Significantly more patients with APS antibodies (19%) had adverse pregnancy outcomes than did healthy pregnant women (2%). In addition, of the women with APS, significantly more (44%) had lupus anticoagulant (of whom 39% had adverse pregnancy outcomes) than not (3%). Of the women with anti-cardiolipin antibodies meeting a certain threshold, 29% had adverse pregnancy outcomes, while significantly fewer (12%) of those having anti-cardiolipin antibodies below the threshold level had adverse pregnancy outcomes. However, all of the anti-cardiolipin positive patients having adverse pregnancy outcomes also had lupus anticoagulant. Among women with anti-cardiolipin antibodies above the threshold, 8% of women not having lupus anticoagulant had adverse pregnancy outcomes, while significantly more (43%) having lupus anticoagulant had adverse pregnancy outcomes.

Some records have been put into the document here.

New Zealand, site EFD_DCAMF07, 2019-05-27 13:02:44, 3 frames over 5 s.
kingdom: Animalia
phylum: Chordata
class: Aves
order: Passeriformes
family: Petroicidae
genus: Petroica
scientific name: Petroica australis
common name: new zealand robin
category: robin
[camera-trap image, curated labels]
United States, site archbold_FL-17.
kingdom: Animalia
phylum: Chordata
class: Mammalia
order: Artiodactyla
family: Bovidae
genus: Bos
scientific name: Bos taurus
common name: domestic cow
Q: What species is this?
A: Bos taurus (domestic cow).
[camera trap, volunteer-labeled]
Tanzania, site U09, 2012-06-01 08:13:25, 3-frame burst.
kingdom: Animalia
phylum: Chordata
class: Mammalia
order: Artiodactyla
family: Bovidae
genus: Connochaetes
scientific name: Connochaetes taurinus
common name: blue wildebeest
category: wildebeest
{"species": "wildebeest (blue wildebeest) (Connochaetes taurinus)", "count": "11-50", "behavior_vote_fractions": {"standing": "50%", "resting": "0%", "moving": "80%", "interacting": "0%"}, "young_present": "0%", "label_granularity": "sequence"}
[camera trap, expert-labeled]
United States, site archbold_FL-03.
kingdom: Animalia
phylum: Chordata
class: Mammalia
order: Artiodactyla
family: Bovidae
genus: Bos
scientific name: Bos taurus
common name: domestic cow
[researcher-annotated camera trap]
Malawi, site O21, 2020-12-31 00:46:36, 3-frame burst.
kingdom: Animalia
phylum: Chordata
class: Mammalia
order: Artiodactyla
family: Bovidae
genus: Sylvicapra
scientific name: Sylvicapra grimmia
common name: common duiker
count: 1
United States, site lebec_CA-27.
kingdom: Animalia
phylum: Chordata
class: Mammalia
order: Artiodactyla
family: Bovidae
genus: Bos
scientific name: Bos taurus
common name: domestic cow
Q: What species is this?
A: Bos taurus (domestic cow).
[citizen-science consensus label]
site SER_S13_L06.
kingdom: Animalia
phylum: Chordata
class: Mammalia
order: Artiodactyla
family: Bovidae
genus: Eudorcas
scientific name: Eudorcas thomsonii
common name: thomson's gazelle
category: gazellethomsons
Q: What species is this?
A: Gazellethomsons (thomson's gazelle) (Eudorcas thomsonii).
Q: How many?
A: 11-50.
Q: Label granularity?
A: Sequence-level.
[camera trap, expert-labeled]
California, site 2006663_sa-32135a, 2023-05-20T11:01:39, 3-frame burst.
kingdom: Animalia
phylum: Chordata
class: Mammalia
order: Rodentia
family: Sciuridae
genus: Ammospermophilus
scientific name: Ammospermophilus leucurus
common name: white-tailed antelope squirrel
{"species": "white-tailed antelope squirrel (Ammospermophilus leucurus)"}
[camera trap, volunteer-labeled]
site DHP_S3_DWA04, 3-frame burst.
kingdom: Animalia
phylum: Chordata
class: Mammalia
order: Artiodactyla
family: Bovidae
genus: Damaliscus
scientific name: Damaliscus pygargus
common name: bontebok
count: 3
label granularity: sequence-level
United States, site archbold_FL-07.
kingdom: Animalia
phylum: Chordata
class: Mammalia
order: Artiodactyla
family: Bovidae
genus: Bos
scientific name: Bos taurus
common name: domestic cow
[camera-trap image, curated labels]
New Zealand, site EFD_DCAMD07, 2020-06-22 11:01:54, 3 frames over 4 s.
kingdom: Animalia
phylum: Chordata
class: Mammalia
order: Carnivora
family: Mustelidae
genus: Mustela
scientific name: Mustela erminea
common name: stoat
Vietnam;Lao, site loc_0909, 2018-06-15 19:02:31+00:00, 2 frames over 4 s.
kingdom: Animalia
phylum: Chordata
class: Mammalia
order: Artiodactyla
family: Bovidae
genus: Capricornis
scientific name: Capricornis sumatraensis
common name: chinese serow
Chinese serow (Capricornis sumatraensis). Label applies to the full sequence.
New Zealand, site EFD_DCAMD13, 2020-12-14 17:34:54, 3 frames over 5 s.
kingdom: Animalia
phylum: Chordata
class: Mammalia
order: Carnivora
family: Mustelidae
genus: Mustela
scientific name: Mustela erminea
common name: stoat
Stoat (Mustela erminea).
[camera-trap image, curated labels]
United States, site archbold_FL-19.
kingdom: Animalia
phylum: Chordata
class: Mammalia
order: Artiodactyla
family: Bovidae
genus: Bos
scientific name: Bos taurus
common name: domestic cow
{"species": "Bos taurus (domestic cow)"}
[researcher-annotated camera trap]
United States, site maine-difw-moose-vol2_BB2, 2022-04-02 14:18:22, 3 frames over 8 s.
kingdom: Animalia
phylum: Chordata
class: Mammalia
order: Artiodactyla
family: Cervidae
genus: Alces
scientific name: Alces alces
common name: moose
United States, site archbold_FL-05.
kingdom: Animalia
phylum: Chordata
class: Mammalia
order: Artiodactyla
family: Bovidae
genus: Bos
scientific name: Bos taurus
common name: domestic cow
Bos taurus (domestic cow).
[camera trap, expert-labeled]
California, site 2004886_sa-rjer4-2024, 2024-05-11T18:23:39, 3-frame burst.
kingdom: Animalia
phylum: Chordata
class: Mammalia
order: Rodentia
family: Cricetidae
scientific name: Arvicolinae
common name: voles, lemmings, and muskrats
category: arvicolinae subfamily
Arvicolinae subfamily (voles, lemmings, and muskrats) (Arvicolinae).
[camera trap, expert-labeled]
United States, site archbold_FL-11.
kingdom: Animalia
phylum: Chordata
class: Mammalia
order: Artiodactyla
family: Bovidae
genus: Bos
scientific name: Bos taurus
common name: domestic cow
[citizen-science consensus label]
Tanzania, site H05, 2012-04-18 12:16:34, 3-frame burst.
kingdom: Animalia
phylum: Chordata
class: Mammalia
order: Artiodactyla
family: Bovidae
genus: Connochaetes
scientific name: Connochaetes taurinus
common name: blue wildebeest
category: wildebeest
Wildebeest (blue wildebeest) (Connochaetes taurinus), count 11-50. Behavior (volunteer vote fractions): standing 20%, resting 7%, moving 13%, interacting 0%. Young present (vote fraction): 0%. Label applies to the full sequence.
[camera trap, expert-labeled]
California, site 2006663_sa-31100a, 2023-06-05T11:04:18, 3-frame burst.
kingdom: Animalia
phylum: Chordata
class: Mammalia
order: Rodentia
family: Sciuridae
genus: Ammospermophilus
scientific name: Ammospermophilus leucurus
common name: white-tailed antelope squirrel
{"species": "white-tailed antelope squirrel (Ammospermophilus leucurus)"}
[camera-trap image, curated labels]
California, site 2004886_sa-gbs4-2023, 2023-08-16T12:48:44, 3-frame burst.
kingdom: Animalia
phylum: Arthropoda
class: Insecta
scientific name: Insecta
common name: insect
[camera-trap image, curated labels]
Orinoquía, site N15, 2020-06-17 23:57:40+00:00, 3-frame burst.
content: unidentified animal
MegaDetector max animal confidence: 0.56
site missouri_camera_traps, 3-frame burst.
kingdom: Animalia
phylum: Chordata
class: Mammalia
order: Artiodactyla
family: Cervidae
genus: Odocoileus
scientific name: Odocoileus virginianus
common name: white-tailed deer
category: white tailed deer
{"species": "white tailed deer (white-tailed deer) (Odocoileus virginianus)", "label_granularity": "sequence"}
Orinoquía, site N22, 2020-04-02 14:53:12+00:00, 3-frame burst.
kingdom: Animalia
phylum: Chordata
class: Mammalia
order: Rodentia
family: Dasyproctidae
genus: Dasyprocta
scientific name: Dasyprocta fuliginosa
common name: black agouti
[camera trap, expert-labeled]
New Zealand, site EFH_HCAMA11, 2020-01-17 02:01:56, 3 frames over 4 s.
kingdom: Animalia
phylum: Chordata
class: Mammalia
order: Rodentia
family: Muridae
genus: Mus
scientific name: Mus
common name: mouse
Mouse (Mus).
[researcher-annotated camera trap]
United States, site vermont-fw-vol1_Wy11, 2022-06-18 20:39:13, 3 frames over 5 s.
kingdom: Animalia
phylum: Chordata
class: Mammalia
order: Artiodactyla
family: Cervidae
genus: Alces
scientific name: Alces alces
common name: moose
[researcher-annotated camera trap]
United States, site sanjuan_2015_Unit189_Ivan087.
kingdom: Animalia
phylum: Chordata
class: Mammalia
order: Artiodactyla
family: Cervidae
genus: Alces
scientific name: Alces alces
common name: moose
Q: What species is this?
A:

About 52% of patients with prior thrombosis had adverse pregnancy outcomes, while significantly fewer (13%) did not have adverse pregnancy outcomes. The following did not significantly influence whether or not APS-positive women had adverse pregnancy outcomes in a consistent manner: prior fetal loss, non-white race, presence of systemic lupus erythematosus, and treatment with steroids or hydroxychloroquine.
What were the limitations of the study?
This study included a relatively small number of non-white women, which may have made it difficult to detect consistent statistical differences in adverse pregnancy outcomes by ethnicity. In addition, the role of having had a prior thrombosis (blood clot) or having lupus anticoagulant may need to be further explored since they both increased the likelihood of having adverse pregnancy outcomes.
What do the results mean for you?
The occurrence of adverse pregnancy outcomes is increased in women with APS that have lupus anticoagulant and a history of thrombosis (blood clot). In some analyses, however, being older, or non-white, or having systemic lupus erythematosus increased the risk of having adverse pregnancy outcomes among women with APS.